Como houve também uma série de crimes de colarinho-branco, a Operação Lava Jato, que acaba de completar quatro anos de existência, desmascarou uma quadrilha no Estado do Rio, com penetração nos três Poderes. Seu chefe, o ex-governador Sérgio Cabral, já foi condenado a mais de 100 anos de cadeia e, no andar atual da carruagem, deve chegar a 300. Seus três mais notórios aliados na Assembleia Legislativa - Jorge Picciani, Paulo Mello e Edson Albertassi - estão presos e a Justiça os mantémna prisão para evitar que prejudiquem as investigações.
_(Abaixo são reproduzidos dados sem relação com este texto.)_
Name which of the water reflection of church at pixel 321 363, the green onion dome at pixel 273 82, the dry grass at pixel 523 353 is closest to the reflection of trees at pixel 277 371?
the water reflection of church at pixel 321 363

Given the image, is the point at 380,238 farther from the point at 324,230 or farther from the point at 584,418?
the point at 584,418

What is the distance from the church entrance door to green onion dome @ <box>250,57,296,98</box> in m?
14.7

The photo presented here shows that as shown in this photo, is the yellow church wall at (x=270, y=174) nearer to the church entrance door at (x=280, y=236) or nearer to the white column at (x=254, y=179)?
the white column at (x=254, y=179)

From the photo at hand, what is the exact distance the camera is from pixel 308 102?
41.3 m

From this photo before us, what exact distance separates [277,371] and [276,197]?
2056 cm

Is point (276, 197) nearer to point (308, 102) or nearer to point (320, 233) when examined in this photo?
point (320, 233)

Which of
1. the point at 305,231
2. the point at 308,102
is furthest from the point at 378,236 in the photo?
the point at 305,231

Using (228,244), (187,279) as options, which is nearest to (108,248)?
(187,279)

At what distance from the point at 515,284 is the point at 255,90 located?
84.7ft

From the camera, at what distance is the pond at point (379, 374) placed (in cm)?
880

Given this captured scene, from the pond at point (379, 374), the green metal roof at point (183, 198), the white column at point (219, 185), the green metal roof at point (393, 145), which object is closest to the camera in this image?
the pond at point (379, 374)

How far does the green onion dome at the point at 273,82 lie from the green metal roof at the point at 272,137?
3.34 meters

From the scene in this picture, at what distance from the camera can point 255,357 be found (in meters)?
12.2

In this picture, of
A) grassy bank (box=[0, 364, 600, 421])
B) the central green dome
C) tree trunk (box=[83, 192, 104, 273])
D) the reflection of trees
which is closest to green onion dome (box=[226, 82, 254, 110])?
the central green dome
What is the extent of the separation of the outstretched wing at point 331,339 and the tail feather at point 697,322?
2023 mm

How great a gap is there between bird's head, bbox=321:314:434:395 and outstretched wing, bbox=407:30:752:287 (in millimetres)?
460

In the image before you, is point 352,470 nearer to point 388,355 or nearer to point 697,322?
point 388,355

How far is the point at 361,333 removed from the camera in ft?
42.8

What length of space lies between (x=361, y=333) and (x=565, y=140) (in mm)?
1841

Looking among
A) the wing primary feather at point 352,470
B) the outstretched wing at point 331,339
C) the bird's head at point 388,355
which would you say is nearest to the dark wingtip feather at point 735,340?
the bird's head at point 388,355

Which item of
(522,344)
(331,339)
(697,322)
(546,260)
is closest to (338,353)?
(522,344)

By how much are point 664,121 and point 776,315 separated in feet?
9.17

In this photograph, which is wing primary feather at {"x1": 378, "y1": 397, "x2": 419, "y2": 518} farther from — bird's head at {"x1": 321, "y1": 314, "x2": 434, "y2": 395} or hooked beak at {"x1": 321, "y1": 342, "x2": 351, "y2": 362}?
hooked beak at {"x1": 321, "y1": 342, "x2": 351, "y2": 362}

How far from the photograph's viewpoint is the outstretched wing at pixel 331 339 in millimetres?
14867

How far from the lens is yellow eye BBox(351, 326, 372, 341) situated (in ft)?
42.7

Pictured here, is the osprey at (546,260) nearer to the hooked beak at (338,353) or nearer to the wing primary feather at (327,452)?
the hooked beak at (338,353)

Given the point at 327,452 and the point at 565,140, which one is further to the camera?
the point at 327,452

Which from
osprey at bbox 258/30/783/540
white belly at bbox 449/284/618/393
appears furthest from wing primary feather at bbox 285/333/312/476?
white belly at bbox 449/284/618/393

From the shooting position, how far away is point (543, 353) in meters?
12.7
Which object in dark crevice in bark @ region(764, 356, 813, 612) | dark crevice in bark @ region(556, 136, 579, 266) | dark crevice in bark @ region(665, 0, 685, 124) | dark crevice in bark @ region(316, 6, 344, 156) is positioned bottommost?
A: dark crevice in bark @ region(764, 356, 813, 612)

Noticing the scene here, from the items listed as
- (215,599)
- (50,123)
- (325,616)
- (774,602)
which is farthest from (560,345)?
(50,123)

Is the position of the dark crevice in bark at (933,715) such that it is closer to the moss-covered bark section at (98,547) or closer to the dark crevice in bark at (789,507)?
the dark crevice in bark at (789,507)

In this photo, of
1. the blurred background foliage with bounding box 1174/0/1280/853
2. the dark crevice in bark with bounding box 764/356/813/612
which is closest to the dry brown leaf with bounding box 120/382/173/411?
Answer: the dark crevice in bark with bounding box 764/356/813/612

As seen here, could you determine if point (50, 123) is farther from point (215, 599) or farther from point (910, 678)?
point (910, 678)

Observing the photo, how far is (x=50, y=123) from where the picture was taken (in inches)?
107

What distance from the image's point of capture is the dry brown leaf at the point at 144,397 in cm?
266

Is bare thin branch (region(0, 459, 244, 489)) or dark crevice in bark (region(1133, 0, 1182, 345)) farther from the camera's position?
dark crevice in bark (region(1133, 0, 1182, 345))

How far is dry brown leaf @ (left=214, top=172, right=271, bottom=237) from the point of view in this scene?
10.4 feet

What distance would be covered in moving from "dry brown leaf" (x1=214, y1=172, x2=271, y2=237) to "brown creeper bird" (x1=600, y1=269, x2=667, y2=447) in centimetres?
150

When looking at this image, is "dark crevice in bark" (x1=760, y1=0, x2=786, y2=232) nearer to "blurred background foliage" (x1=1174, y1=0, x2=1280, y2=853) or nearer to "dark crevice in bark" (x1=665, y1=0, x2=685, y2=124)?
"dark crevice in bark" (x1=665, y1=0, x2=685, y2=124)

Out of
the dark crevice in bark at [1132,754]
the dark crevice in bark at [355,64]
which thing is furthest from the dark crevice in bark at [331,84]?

Só uma conselheira do Tribunal de Contas do Estado escapou de vexaminosas prisões ou conduções coercitivas na Polícia Federal (PF). E nem os membros dos altos escalões da Justiça estadual dormem bem, por temerem a chegada dos agentes federais para arrancá-los do recesso do lar, doce lar.

Diante desse quadro, convicto de que não conseguiria fazer a reforma da Previdência, o presidente Michel Temer resolveu intervir para virar tudo pelo avesso, naquilo que seus aliados chamam de "golpe de mestre". Seu próprio marqueteiro pessoal, Elsinho Mouco, o definiu como algo que poderia ser "capitalizado politicamente". No entanto, para surpresa geral, inclusive deste escriba, o chefe do governo limitou-se a decretar uma intervenção militar apenas na segurança pública, deixando seu antigo aliado e correligionário Luiz Antônio Pezão, cria política e ex-vice de Sérgio Cabral, continuar com sua gestão desastrosa do Estado.

Na mesma ocasião em que a Operação Lava Jato - cujo braço fluminense é comandado pelo juiz Marcelo Bretas, que disputa em rigor com o paranaense Sergio Moro - completou quatro anos de existência, a meia intervenção militar, dita federal, de Temer fez um mês. A efeméride daria ocasião a discursos e pronunciamentos oficiais do chefe do Poder Executivo e tudo foi devidamente programado. Mas, repetindo a velha piada da pergunta de Garrincha a Feola -se o técnico da seleção de 1958 teria combinado o jogo que programava com os adversários russos - esqueceram-se de combinar com os milicianos. E passaram a impressão de que as tropas redentoras da paz social carioca não têm a mínima ideia de que bandidos teriam de combater em primeiro lugar.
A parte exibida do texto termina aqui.